6. The method according to claim 1, characterized in that, In step S4, the direction probability map, current coordinate information, and bidirectional temporal features are concatenated, specifically including: The orientation probability map and current coordinate information are mapped to 64 dimensions respectively through a fully connected layer; By concatenating the directional features, spatial coordinate features, and bidirectional temporal features of dimension 128, a 256-dimensional multimodal feature is obtained.

7. The method according to claim 1, characterized in that, In step S4, the multi-head self-attention encoder learns the attention weights of different modal features through a self-attention mechanism, thereby achieving cross-modal deep fusion of the orientation probability map, current coordinate information, and bidirectional temporal features.

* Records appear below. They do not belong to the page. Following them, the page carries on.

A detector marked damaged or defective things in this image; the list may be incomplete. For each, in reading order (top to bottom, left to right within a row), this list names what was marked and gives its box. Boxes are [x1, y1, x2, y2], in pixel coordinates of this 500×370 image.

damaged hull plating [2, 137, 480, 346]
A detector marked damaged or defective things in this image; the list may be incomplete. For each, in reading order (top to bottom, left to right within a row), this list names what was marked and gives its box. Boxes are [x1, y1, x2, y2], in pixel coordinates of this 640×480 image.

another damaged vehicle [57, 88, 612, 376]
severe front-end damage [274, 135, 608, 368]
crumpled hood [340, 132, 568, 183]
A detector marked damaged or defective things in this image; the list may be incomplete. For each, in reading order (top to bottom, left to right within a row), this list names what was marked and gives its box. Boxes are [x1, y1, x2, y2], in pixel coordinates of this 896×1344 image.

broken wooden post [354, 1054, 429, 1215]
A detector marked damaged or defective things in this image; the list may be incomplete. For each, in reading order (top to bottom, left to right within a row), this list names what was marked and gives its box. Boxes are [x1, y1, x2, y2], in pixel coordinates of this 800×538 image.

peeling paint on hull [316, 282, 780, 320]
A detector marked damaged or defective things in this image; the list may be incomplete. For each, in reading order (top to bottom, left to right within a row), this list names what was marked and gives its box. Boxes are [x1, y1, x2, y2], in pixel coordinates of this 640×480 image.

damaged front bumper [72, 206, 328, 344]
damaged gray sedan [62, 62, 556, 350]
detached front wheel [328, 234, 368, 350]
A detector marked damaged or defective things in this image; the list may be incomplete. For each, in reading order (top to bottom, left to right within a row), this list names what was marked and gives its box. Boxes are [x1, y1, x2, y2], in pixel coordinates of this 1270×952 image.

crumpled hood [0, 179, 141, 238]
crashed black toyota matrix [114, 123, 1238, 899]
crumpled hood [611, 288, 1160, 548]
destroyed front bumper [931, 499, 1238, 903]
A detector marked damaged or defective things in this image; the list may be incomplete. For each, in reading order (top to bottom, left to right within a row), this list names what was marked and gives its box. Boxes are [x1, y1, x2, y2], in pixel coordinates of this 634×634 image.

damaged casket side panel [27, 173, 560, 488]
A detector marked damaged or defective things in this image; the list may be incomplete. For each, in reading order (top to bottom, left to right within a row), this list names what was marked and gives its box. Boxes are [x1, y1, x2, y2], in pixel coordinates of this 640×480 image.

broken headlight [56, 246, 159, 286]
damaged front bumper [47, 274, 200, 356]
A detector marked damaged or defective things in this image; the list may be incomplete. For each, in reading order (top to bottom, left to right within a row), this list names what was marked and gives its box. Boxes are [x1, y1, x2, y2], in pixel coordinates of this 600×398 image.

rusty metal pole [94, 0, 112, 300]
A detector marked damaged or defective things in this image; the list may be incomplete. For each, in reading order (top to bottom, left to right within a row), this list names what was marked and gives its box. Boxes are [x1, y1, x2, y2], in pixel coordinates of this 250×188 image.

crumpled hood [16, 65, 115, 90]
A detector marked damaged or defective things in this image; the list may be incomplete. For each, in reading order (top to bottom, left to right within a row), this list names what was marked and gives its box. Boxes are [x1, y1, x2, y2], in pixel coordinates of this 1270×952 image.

8. The method according to claim 1, characterized in that, By repeating steps S2 to S5 in a cyclical prediction manner, a pedestrian prediction trajectory for a specified time length is generated; the specified time length is 12 time steps.

9. The method according to claim 1, characterized in that, The pedestrian trajectory prediction model employs a phased collaborative training strategy, including: Phase 1: Independently train the direction prediction module until the model converges; The second stage: Freeze the parameters of the direction prediction module after training, and train the trajectory prediction network by outputting the direction probability map through the direction prediction module. The third stage involves unfreezing the parameters of the direction prediction module and fine-tuning the trajectory prediction network and the direction prediction module together, with the overall model's trajectory prediction loss as the optimization objective.

10. A pedestrian trajectory prediction system based on Bi-LSTM and multi-head self-attention, characterized in that, include: The bidirectional temporal feature encoding module inputs the historical trajectory coordinates of the pedestrian into the Bi-LSTM to obtain the forward hidden state and the backward hidden state. The bidirectional feature fusion module inputs the forward hidden state and the backward hidden state into the bidirectional gated attention fusion module to generate bidirectional temporal features. The direction prediction module generates a direction probability map based on the pedestrian's historical trajectory coordinates and the semantic segmentation map of the current scene; The multimodal feature fusion module takes the orientation probability map, the pedestrian's current coordinate information, and bidirectional temporal features as input. After concatenating the orientation probability map, current coordinate information, and bidirectional temporal features, it inputs them into a multi-head self-attention encoder for cross-modal deep fusion to obtain comprehensive features. The trajectory coordinate prediction module directly inputs the comprehensive features into the fully connected layer and outputs the predicted pedestrian trajectory coordinates for the next moment.